Published in EXPLORE Magazine
The woods surrounding the long abandoned Haida village site of Kiusta are lovely, dark and deep. Shafts of sunlight probe this ancient rainforest’s dense emerald membrane of moss and lichens like celestial searchlights. Bald eagles, one of the two moieties of Haida society along with ravens, surf the thermals high above.
Here, on the edge of Xhaaidlagha Gwaayaai, the ‘Islands at the Edge of the World’ in the language of this mist shrouded archipelago's early inhabitants, indents in the soil, decayed red cedar longhouse beams and the remnants of a chief’s mortuary totem pole stand guard over the spirits. Amid them, shore pines with bizarrely horizontal branches sprout from the soil.
“We call them spirit trees because the only place we ever see them is in our old villages,” says Max Collison, a Haida Watchman who has agreed to show me this remote ruin on the northwestern tip of Graham Island, across from Langara Island. Assigned to protect important cultural sites, Watchmen like Max, a Raven Clan member, also interpret the myriad mysteries of Haida culture to visitors. “We believe that our ancestors come through the roots in the ground and up through these trees,” he adds, “reaching out to us from the past.”
Once home to a population of around three hundred, Kiusta - which means ‘Where the tail comes out’ in Haida, was abandoned in the 1850s during one of the devastating smallpox epidemics that ravaged Haida Gwaii’s population after first contact Europeans in the late 18th century. I’ve journeyed here from Vancouver by charter jet, helicopter, fishing boat and outboard launch. Soon, you won’t have to venture further than your computer monitor or smartphone to savour the elemental beauty of this sacred spot. That’s because Google’s Trekker visually mapping technology has arrived in Haida Gwaii.

_Given request 1_.
Answer these questions from the Kiusta article:
(a) What do the Haida call the shore pines with horizontal branches?
(b) What does the name Kiusta mean in Haida?
(c) About how many people once lived at Kiusta?
_Given request 2_.
Does each statement agree with the Kiusta article? Answer yes or no, and quote the words that decide it.
(a) Max Collison belongs to the Eagle Clan.
(b) Kiusta was abandoned in the 1850s.
(c) The writer reached Kiusta from Vancouver by ferry.
_Given request 3_.
Pick up the Kiusta article after its final sentence and carry it on.
The entries that follow are separate material with no connection to the Kiusta article.

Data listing
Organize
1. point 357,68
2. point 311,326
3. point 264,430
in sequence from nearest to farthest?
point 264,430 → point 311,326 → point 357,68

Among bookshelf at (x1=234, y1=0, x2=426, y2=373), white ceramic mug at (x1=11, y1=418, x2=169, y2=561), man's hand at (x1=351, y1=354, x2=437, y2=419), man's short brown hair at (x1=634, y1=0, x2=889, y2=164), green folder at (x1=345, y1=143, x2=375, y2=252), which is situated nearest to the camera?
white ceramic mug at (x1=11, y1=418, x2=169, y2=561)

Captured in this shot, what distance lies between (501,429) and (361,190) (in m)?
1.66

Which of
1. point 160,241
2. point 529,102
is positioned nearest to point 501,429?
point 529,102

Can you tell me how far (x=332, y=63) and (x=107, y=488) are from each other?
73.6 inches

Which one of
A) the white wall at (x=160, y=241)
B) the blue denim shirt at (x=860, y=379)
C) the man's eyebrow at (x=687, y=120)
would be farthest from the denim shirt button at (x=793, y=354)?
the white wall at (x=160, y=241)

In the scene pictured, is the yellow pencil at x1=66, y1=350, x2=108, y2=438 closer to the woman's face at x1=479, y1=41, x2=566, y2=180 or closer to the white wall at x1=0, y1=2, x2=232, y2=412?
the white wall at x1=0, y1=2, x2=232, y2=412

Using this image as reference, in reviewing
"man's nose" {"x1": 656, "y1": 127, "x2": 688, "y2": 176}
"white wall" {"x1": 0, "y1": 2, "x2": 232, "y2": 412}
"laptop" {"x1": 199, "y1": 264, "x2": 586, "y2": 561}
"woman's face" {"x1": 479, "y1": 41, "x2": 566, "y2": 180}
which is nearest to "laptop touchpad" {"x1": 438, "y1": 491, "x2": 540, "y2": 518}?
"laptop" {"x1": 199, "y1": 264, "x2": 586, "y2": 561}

_Final result 1_.
(a) Spirit trees.
(b) "Where the tail comes out."
(c) Around three hundred.

_Final result 2_.
(a) No: "a Raven Clan member"
(b) Yes: "was abandoned in the 1850s"
(c) No: "by charter jet, helicopter, fishing boat and outboard launch"

_Final result 3_.
Following Max and me through the meandering forest trail between Kiusta and nearby Lepas Bay is a sturdy young man with an unwieldy apparatus on his back that weighs some twenty kilos. Tyler Clarke works for Northern BC Tourism, to which Google has lent out one of its precious Trekkers for the summer. Powered by brick-sized batteries carried in said backpack connected by a metal arm to a soccer ball sized sphere perched above its operator’s head, Trekker’s 15 cameras can snap 360-degree panoramic photos every 2.5 seconds. They’re saved to hard drives, then periodically sent to Google headquarters and eventually uploaded to Google Maps. It’s basically the off-road version of Google Street View, a Google Maps and Google Earth feature that offers panoramic views along many streets around the world.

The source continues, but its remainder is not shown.